Under Canadian Environmental Assessment Act 2012 (CEAA 2012), the proponents of a project are required to assess environmental effects of their project. This includes the analysis of Valued Components as they relate to section 5 of CEAA 2012. The Analysis of VCs includes the ones identified in section 6.2 of CEAA 2012 that may be affected by changes in the environment. Proponents are also required by section 79 of the species at risk Act to outline VCs as the pertain to species at risk and their habitat.

Valued Components now play a more centralized role in environmental assessment in Canada.

== Critiques of Valued Components ==

Valued Components have become a foundational part of the Environmental Assessment process in Canada. However, criticisms have been highlighted in academic research surrounding VCs.
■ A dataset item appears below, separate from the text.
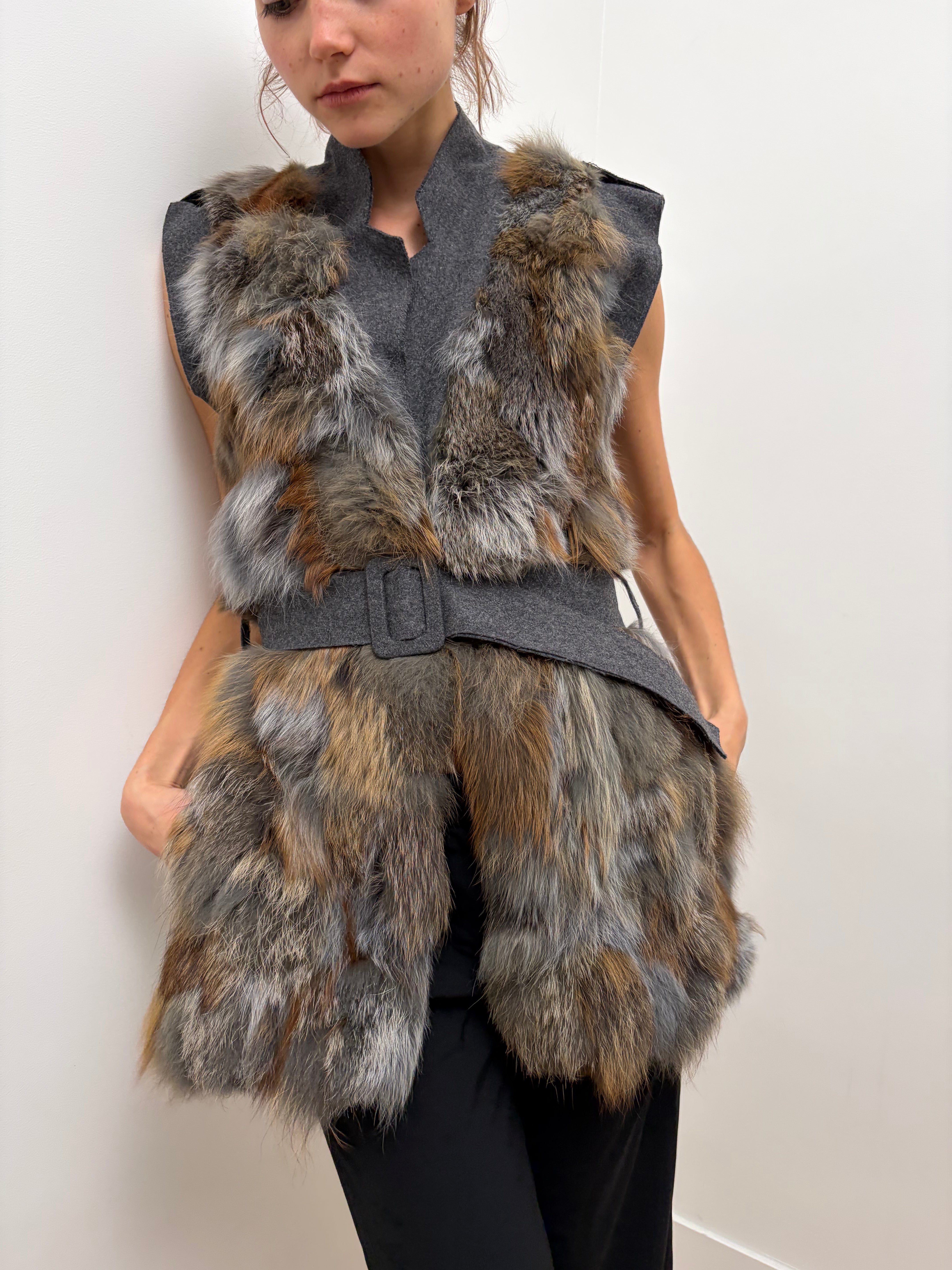Pinko Fur Vest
- Research has found that quantitative thresholds used to determine whether impacts on Valued Components are significant are rarely applied. Fewer than 10% of VCs are evaluated using defined thresholds, and even when these thresholds are exceeded, impacts are often still classified as non-significant based on qualitative reasoning.
- A lack of transparency has also been noted in the selection of VCs, particularly in the criteria and rationale used to guide decision-making.
Research has also noted deficiencies in Indigenous Engagement in VC selection, Particularly:
- Limited recognition and meaningful inclusion of Indigenous perspectives, interests, and values has been identified as a concern in the assessment of Valued Components.
- A poor integration of Indigenous and local knowledge
- A lack of time, combined with limited resources interferes with the adequate participation, hindering VC collection.